Task statement ->
Can you write the next part of the passage on proteins differentially expressed between men and women, picking up after its final sentence?

++++ Exercise passage ++++

As seen in Table 2, a total of 20 PPs were found to be differentially expressed between men and women. Using the proteomic databases, most of the identified PPs are expressed in several tissues and organs; however, the following organs/tissues are the predominant producers of the identified PPs; the liver (9 PPs), immune cells, mostly lymphocytes (5 PPs), gastrointestinal tract (GIT) including the appendix, oral cavity and gallbladder (4 PPs), female genital organs (3 PPs), and the central nervous system, specifically, the corpus callosum (1 PP). Worth noting, some PPs were expressed predominantly in more than one tissue. Based on function, the PPs were broadly classified into the following categories: (a) lipid metabolism (5 PPs), (b) immunity (4 PPs), (c) connective tissue (3 PPs), (d) gene expression (3 PPs), (e) acute phase proteins (2 PPs), (f) transport proteins (1 PP), (g) signal transduction (1 PP), (h) unknown (1 PP). However, many PPs could be assigned to more than one class (source, e.g., using Reactome pathway database https://reactome.org or Panther classification system https://www.pantherdb.org/).

3.2. Abundance of Upregulated PPs in Healthy Women and Men

Figure 1 shows the differentially expressed PPs, the PPs which were upregulated in women (A), and the ones which were upregulated in men (B). The differences in the abundance of PPs in the serum between the two sexes were rated by the maximum fold change (MFC). The PPs, which were increased by more than 3 folds, i.e., MFC >3, were mostly upregulated in women. These PPs in decreasing order were apolipoprotein C-II (8.6 folds), homeobox protein Hox-D13 (6.0 folds), apolipoprotein A-II (4.0 folds), isoform 4 of coiled-coil domain-containing protein 17 (3.6 folds), and alpha-1-acid glycoprotein 2 (3.4 folds). However, in men, only the isoform 4 of fibronectin was increased by more than 3 folds compared with women (MFC 3.02). For the fold changes and -values, see Table 2 and Figure 1.

++++ Excerpted records ++++

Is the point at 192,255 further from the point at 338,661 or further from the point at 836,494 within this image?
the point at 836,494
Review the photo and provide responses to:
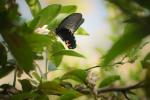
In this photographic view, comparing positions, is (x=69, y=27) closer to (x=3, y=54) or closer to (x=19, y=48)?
(x=3, y=54)

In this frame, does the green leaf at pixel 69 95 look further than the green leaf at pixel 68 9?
No

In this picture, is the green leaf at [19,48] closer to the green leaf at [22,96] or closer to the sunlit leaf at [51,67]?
the green leaf at [22,96]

++++

Exercise response ->
3.3. Identification of Differentially Expressed Genes: Bioinformatics Data Extraction

Bioinformatic analyses were applied to determine the differentially expressed genes of the identified PPs, using the accession numbers obtained from LC-MS/MS analysis. The genetic background of the identified PPs was obtained by navigation through Protein knowledgebase–UniProtKB site: https://www.uniprot.org/uniprot/. All identified PPs were exclusively expressed by genes (gn) located in autosomal chromosomes (Ch), as follows: Ch 1 (4 gn), Ch 2 (3 gn), Ch 9 (3 gn), Ch 14 (3 gn), Ch 17 (2 gn), and Chs 3, 12, 19, 21, and 22, each (1 gn). The genes, Ch, and the gene locus in the Ch are shown in Table 2.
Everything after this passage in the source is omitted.